Extrait de page:
····················
Il faut ainsi définir l’intelligence économique de manière opératoire, afin qu’elle puisse autant servir l’autonomie des organisations qui prennent l’initiative, que développer le travail en partenariat ou en réseaux collaboratifs.
INTELLIGENCE ?
L’intelligence doit-elle se définir, comme nous le faisons trop souvent, à l’aune du «quotient intellectuel», ou bien doit-elle plutôt être évaluée dans la capacité à maîtriser durablement l’interaction à l’environnement ?
La multitude des formes de l’intelligence nous invite en effet à sortir de la valeur absolue, pour aller vers la relativité liée à toute chose. L’intelligence véritable n’est-elle pas celle qui permet d’entrer en intelligence avec son prochain, d’être en bonne intelligence avec ses amis et de mieux vivre en intelligence avec la société ?
De l’intelligence spontanée à la stratégie
Ainsi apparaît, liée à la conscience de soi et des autres, la nécessité d’une maîtrise de l’art de la relation humaine liée aux sciences de l’anticipation. D’une connaissance qui, pour arbitrer sur des choix simples, doit prendre en compte le complexe. Qui se veut si possible durable et transférable.
Si l’intelligence peut ici être définie comme la capacité à comprendre les relations qui président aux interactions entre acteurs et à les anticiper pour satisfaire nos besoins en matière de réalisation, l’intelligence économique consiste alors à recueillir les informations nécessaires à la compréhension des interrelations de l’écosystème et à les analyser, pour anticiper l’action et bénéficier ainsi d’un avantage compétitif ou concurrentiel si possible stratégique.
En effet, comme le disait Bonaparte, les évènements seront favorables à ceux qui sont bien positionnés au départ de l’action, à ceux qui ont bien préparé et anticipé l’action.
Le renseignement est l’outil de l’anticipation de l’action. Le rôle de l’intelligence économique est de transformer l’information en avantage compétitif stratégique.
Les outils de l’intelligence économique
Le terme de « renseignement » est resté trop connoté. Il n’est pas tant une affaire de services que le souci de chacun. Etre renseigné, c’est être informé des choses qui vont nous permettre de réussir l’action. C’est en faisant l’acquisition d’informations ouvertes scientifiques, techniques, économiques, juridiques, etc. et en sachant les analyser au regard des objectifs que l’on s’est fixé, que s’effectuera l’essentiel du travail de renseignement.
····················
Lignes de données:
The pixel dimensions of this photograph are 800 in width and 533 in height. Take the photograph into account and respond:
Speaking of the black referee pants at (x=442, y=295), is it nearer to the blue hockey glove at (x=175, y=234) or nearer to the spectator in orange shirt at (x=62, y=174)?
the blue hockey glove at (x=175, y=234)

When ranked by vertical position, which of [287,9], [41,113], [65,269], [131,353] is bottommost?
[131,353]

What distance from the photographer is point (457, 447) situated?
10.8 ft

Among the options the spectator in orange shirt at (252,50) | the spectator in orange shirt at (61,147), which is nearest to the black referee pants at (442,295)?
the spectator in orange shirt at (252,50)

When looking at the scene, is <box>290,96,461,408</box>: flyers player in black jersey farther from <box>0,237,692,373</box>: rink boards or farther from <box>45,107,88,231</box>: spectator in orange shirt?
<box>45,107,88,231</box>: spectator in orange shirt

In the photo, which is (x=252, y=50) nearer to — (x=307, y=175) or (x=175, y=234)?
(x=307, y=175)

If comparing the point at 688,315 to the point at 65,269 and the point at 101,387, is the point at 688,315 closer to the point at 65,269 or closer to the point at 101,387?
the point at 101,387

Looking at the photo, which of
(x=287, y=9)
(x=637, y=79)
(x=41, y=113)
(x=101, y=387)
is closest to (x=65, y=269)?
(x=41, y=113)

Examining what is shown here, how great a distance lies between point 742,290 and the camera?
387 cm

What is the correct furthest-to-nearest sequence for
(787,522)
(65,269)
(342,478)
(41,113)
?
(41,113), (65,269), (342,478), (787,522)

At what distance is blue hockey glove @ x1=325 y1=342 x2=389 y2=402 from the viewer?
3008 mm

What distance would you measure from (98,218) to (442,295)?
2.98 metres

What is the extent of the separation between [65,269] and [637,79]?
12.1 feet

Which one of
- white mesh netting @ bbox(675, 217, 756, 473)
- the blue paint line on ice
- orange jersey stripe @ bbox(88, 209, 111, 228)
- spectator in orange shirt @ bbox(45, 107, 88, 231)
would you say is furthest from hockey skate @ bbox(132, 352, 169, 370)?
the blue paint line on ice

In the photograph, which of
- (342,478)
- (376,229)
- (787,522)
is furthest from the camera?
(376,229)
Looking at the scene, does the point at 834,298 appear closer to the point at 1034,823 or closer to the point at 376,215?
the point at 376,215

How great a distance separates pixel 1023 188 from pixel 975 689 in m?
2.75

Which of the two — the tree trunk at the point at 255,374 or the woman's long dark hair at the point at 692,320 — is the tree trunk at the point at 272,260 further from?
····················
Consigne de l'exercice: Rédigez la suite de l’extrait sur l’intelligence économique, en commençant juste après sa dernière phrase.

Résultat de l'exercice:
Mais l’intelligence économique exerce un traitement complet du renseignement. Une fois qu’il est obtenu et traité, il faut encore en assurer le management. Le management des connaissances ou knowledge management est aussi en partie un des métiers de l’intelligence économique qui permet d’optimiser les interactions entre les acteurs, afin que s’effectue non seulement la bonne distribution, mais encore l’échange optimum d’informations.
Classification et sécurité de l’information apparaissent alors comme une notion clé, mais trop souvent oubliée des organisations. Affaire de professionnels.
Enfin il y a l’influence, notion trop souvent confondue avec le lobbying; lui-même fort mal connoté du fait des excès de ceux qui ont enfreint gravement les normes et principes et le « devoir élémentaire de précaution ». L’influence est la bonne communication, qui permet de mettre en avant les avantages comparatifs d’une société ou d’un produit, à hauteur des réalités conjoncturelles. C’est grâce à la connaissance maîtrisée de l’écosystème que celle-ci peut s’exercer de manière efficiente.
UNE STRATEGIE BIEN COMPRISE
La stratégie est communément comprise comme un ensemble d’actions coordonnées et de manœuvres en vue d’une victoire3. C’est aussi4 l’art de la planification en vue d’atteindre un but.
On comprend alors l’intérêt du recours aux moyens de l’intelligence économique, celle-ci apportant de précieuses informations permettant d’anticiper l’action et ses résultats probables à court, moyen et long terme.
Efficience de l’intelligence économique
Certains grands groupes sont connus pour leurs réussites liées à l’intelligence économique. C’est le cas de Total, L’Oréal, Dassault5, Décathlon ou Bolloré6. Les responsables peuvent prendre diverses appellations : responsable de la veille chez Décathlon, chief information officer chez Dassault, ou directeur de l’intelligence économique ailleurs. Il s’agit toujours de mettre en place, sous différentes formes et avec diverses priorités d’orientation, un processus stratégique d’anticipation.
Mais l’intelligence économique peut être dévoyée ou mal utilisée. Ce sont souvent des cas liés à des dirigeants qui ont focalisé leur action sur un des champs de l’IE, provoquant par conséquent des erreurs d’analyse et une perte d’efficience de l’outil.
Aujourd’hui cependant et du fait des outils qui sont mis à sa disposition, l’intelligence économique peut s’ouvrir à des perspectives nouvelles.
Intelligence, stratégie et collaboration
Le cas qui m’apparait le plus emblématique est celui de Décathlon, qui s’est lancée dans la co-création de produit, avec les consommateurs. Cette société utilise les outils de l’IE de longue date et pratique particulièrement l’écoute prospective. Contrairement aux Galeries Lafayette, qui ont dû quitter Berlin et s’apprêtent à quitter le Maroc, Décathlon a réussi son étude prospective de marché au Maroc et continue de se développer, alors que de nombreux observateurs pensaient que le marché n’était pas mûr pour ses produits.
Au-delà des entreprises privées, les collectivités territoriales gagnent aussi à utiliser l’intelligence économique, pour valoriser leurs écosystèmes et en faire la promotion. Car le conseil, apporté en termes d’usage des outils de recherche et d’analyse des données adaptée au contexte, permet de mieux organiser et planifier la ressource pour atteindre les buts fixés. Plus encore aujourd’hui, où nous savons que c’est par le lien entre les acteurs locaux ainsi que leur capacité à échanger des informations de manière conviviale qui font le succès des grandes métropoles et des pôles d’activité.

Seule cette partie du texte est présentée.